-- GIVEN INSTRUCTION 1 --
Copy out the entries from the start through the line containing "Transcribe the sheet", keeping every line as it appears and omitting the pictures.
┌─ DOCUMENT SEGMENT
Sunday, October 09, 2005

Open invitation to Ivy League bootlickers upset over HM

All of y'all can kiss my natural black ass. Thank you very much.

Saturday, June 11, 2005

testing archiving

This post should appear on a separate page

Tuesday, May 24, 2005

This one is for Steph...

The word is that the next Harry Potter book will feature the death of a major character. Naturally, London bookies are taking bets on who will suck the pipe - the current odds are listed here.

From the stats, Dumbledore looks like a goner...

Saturday, May 21, 2005

More lefty economics -

The best thing about the internet is that you can click directly from to - an act of pure intellectual subversiveness. Mother Jones is a reliable source for old-school, unreformed liberalism - but every once in a while something new stands out. This interview with Princeton professor of Sociology and Public Affairs Douglas Massey about his new book is one of those: his goal is to try to reconcile the left with the market economy and use it to advance their causes and values.

Read the whole piece - the professor's aim is a good one, and his ideas sound pretty reasonable on their face. The key element is the bright-line divider between conservative and liberal thought that Massey identifies: whether you believe markets are a natural-state condition or a purely social construction. I think it is impossible to understate the importance of this distinction no matter which side of the line you fall on. This core belief colors almost every policy position of both right and left.

Predictably, I am firmly in the natural-state camp. Massey repeatedly asserts that a market cannot exist without government because government creates the rules and institutions of the market, and ensures fairness in competition. The problem is that reality simply doesn't bear this out: black markets existed in every non-capitalist society from Bolshevik Russia to communist Vietnam in the face of the most extreme measures to eradicate them, just as the markets for heroin and cocaine thrive today in spite of governmental opposition. There is a market wherever there is a demand - it arises out of individual wants and needs.

Massey believes that markets flow from institutions, however. It's clear from his statements that he views command economies and market economies simply as different breeds of the same horse - only that the command economies resulted in widespread deaths and abuses of power, while market economies have produced better results. The underlying assumption here is that economic power comes from the top down - government determines the system and values, not the people. Honestly, this is a fascistic and pessimistic philosophy.

Wednesday, May 18, 2005

I bet he didn't think they were so evil when he cashed his advance check...

You've got to love artists. Coldplay lead singer Chris Martin spouts off here about how shareholders are "the great evil of this modern world."

Let's see, buddy: are these the same shareholders who fronted the money to provide a forum, record your tracks, stamp your CD's, give you access to a marketing and distribution system, and subsequently account for and distribute your royalties to you? Do you really believe you don't owe them anything in return? This is about the time we here the airy calls for full government funding of the arts...

The other day I read a review of the new Michael Moore-style documentary Corporation that seems to espouse the same kind of anti-corporate philosophy. It appears that a large part of the commentary comes from Noam Chomsky, who believes the corporate entity itself is inherently evil.
└─
-- GIVEN INSTRUCTION 2 --
In the blog, what does the Coldplay lead singer call shareholders?
┌─ LISTED RECORDS
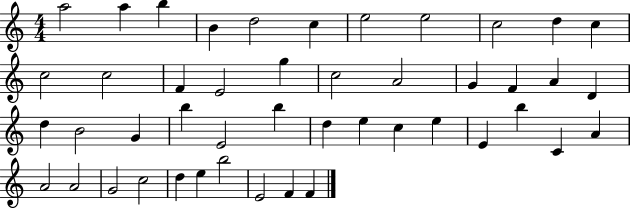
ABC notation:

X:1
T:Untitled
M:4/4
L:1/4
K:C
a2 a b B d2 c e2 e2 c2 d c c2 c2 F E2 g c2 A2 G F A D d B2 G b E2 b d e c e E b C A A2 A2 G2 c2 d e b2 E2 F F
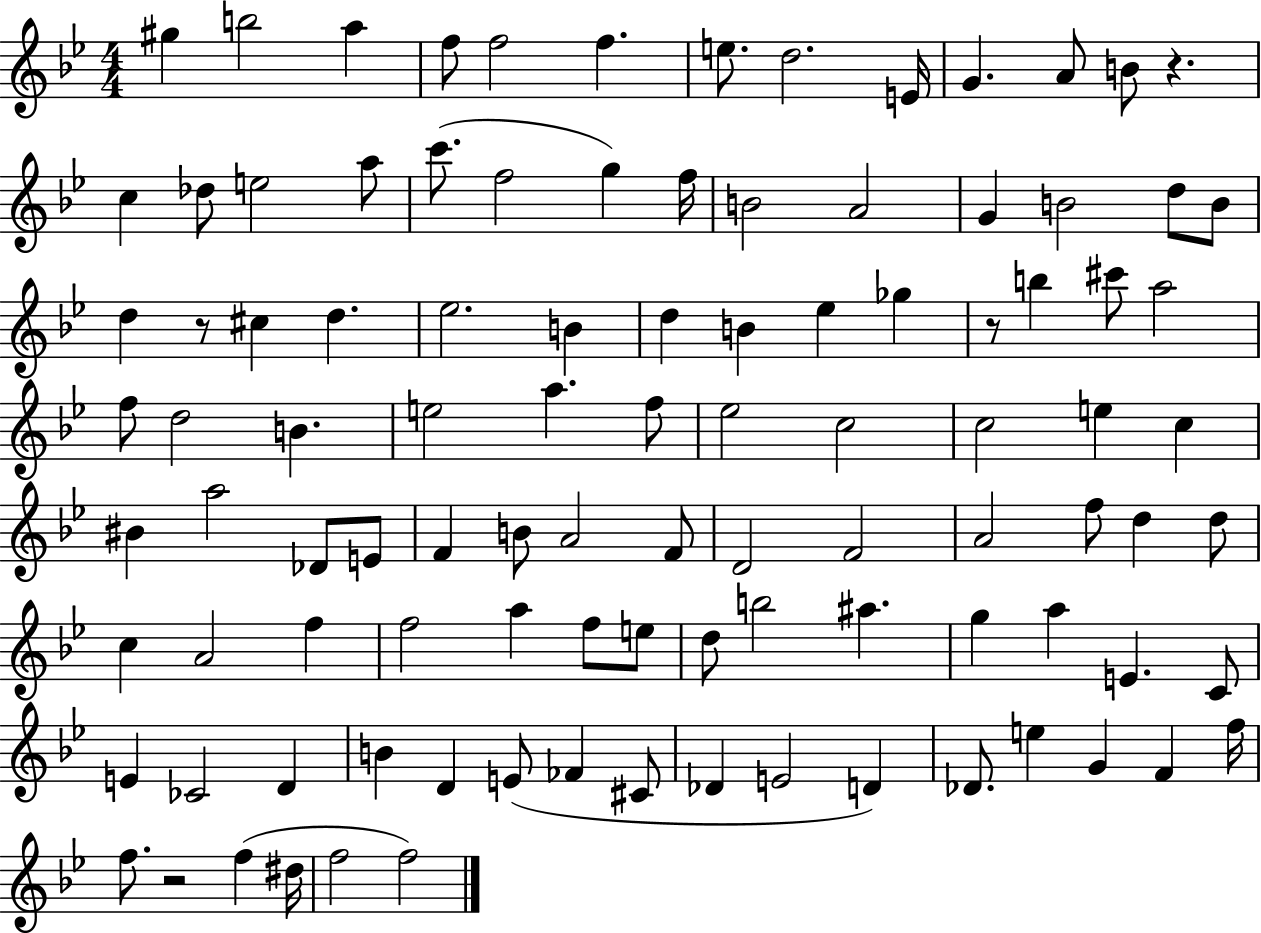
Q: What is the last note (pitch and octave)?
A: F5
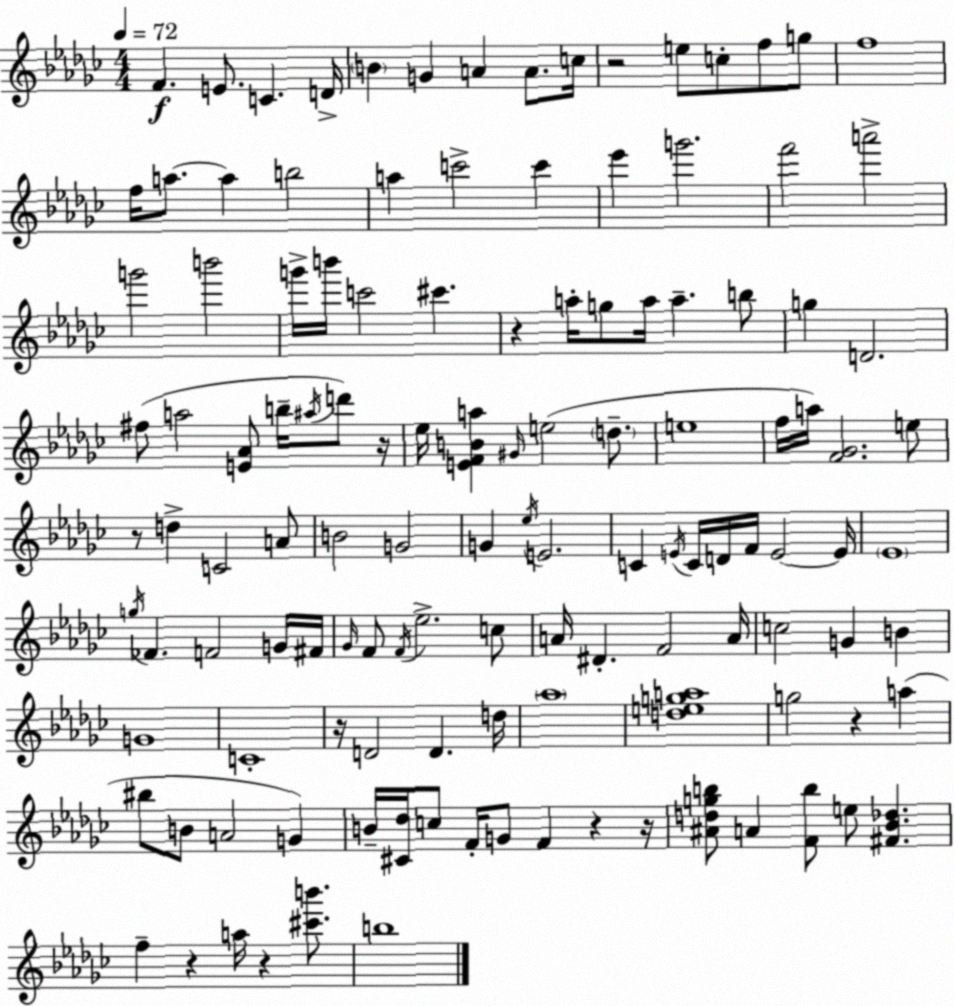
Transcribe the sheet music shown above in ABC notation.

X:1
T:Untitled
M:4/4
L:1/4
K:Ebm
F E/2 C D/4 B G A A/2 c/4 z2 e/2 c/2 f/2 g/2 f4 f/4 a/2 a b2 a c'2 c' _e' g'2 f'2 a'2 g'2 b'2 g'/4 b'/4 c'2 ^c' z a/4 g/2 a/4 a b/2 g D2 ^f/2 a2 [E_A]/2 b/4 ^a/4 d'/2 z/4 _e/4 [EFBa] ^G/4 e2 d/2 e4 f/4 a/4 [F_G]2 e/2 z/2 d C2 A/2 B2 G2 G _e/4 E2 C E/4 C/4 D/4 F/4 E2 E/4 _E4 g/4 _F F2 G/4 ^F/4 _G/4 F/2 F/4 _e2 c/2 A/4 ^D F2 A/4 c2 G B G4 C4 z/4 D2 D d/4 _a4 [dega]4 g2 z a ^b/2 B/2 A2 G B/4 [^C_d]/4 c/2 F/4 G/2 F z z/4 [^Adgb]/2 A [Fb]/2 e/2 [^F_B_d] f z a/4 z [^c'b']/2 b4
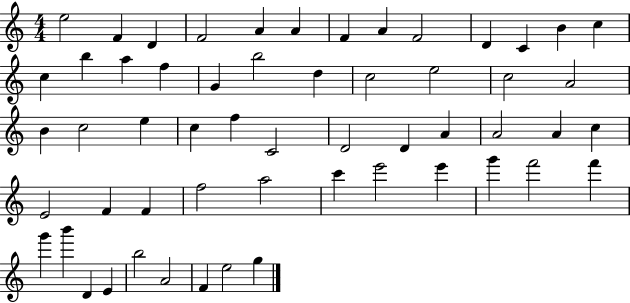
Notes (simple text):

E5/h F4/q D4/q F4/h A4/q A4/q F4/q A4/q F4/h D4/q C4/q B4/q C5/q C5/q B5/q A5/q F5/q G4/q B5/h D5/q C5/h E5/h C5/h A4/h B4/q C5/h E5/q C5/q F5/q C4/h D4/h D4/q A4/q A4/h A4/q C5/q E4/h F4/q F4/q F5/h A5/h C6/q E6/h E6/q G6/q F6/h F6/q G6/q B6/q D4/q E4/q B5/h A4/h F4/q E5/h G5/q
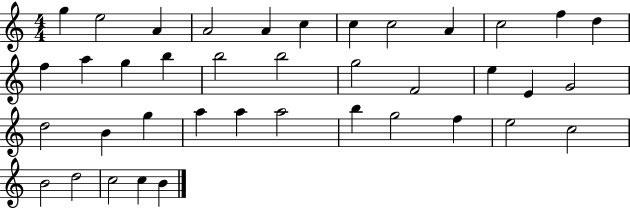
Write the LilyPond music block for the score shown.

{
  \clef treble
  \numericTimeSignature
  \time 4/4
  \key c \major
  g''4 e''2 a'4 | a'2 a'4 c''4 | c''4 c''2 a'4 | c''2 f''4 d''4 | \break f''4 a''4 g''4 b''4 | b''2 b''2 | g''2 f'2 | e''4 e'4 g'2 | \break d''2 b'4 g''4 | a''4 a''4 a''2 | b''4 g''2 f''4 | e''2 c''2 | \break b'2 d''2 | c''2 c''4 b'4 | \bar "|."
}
└─
-- EXERCISE RESPONSE 1 --
ABC notation:

X:1
T:Untitled
M:4/4
L:1/4
K:C
a2 a b B d2 c e2 e2 c2 d c c2 c2 F E2 g c2 A2 G F A D d B2 G b E2 b d e c e E b C A A2 A2 G2 c2 d e b2 E2 F F
Q: What is the last note (pitch and octave)?
A: F5
Transcribe the sheet music shown above in ABC notation.

-- EXERCISE RESPONSE 2 --
He calls them "the great evil of this modern world."